Denominator (n * (n^2 - 1)): 120

Spearman's Rho (ρ): 1.0000

Using Scipy

1
2
3
4
5
6
7
X = [10, 2, 8, 1, 5]
Y = [90, 50, 85, 40, 70]

correlation, p_value = spearmanr(X, Y)

print(f"Spearman Correlation (rho): {correlation:.4f}")
print(f"P-value: {p_value:.4f}")
Spearman Correlation (rho): 1.0000

P-value: 0.0000

Using Pandas

import pandas as pd

df = pd.DataFrame(
    {
        "X": [1, 2, 3, 4, 5],
        "Y": [90, 50, 85, 40, 70],
        "Z": [1, 5, 3, 2, 4],
    }
)

pearson_matrix = df.corr(method="pearson")
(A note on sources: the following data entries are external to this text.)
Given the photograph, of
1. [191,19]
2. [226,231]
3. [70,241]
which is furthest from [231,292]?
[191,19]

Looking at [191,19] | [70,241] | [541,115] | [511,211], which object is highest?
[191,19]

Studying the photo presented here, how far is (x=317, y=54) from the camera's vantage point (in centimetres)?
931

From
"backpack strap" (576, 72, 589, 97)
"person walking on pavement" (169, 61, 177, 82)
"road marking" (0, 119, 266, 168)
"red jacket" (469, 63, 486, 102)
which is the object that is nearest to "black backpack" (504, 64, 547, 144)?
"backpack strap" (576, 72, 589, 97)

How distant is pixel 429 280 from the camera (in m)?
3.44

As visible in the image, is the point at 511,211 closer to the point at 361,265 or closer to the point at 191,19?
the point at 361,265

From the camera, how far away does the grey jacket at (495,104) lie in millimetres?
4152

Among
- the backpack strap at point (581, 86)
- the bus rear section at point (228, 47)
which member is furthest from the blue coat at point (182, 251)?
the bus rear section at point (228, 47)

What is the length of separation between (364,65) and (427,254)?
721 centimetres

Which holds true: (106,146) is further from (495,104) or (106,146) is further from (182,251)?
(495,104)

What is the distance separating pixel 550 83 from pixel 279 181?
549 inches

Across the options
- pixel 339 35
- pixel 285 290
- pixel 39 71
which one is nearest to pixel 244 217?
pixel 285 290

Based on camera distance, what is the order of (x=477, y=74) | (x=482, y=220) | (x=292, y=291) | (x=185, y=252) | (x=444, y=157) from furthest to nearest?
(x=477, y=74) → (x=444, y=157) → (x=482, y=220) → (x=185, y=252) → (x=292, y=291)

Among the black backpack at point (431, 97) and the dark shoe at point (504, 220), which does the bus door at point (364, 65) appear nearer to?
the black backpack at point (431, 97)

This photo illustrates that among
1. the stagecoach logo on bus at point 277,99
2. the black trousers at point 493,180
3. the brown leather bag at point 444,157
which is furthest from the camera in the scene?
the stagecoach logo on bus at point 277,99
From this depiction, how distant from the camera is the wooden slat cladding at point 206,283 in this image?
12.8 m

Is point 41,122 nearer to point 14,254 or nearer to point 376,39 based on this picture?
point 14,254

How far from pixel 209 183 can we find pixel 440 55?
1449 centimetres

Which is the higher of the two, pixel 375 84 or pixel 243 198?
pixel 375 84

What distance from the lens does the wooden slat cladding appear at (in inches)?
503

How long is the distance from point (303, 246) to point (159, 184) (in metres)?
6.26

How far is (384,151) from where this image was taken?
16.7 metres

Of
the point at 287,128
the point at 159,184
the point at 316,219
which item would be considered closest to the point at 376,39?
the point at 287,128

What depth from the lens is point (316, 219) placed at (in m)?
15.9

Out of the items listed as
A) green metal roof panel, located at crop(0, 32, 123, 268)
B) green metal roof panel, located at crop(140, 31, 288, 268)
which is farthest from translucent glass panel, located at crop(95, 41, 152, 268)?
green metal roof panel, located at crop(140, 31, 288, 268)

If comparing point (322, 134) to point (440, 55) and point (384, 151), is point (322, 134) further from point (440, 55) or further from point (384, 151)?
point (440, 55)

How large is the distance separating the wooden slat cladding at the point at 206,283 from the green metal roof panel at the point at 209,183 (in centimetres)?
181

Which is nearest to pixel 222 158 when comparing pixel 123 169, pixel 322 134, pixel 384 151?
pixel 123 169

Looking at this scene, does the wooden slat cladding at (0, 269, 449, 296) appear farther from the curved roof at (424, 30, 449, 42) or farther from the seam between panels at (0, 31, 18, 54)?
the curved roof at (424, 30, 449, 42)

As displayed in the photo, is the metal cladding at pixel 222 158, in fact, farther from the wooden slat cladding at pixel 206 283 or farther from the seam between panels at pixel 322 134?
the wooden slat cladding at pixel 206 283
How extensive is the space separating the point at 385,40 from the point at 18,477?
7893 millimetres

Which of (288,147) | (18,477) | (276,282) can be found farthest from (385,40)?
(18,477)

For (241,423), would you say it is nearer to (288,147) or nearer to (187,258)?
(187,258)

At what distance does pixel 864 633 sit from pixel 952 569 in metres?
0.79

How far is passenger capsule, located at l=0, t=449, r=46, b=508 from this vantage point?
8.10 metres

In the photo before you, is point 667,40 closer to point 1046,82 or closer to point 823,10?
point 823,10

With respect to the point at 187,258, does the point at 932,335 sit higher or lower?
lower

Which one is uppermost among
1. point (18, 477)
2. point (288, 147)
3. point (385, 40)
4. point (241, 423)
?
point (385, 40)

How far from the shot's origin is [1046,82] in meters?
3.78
spearman_matrix = df.corr(method="spearman")

print("Pearson Correlation Matrix:\n", pearson_matrix)
print("\nSpearman Correlation Matrix:\n", spearman_matrix)
Pearson Correlation Matrix:

           X         Y         Z

X  1.000000 -0.364662  0.300000

Y -0.364662  1.000000 -0.364662

Z  0.300000 -0.364662  1.000000



Spearman Correlation Matrix:

      X    Y    Z

X  1.0 -0.5  0.3

Y -0.5  1.0 -0.4

Z  0.3 -0.4  1.0

Usage

It can be applied in machine learning on feature selection step. The more closer to 0 the correlation is, the less relevant the feature is.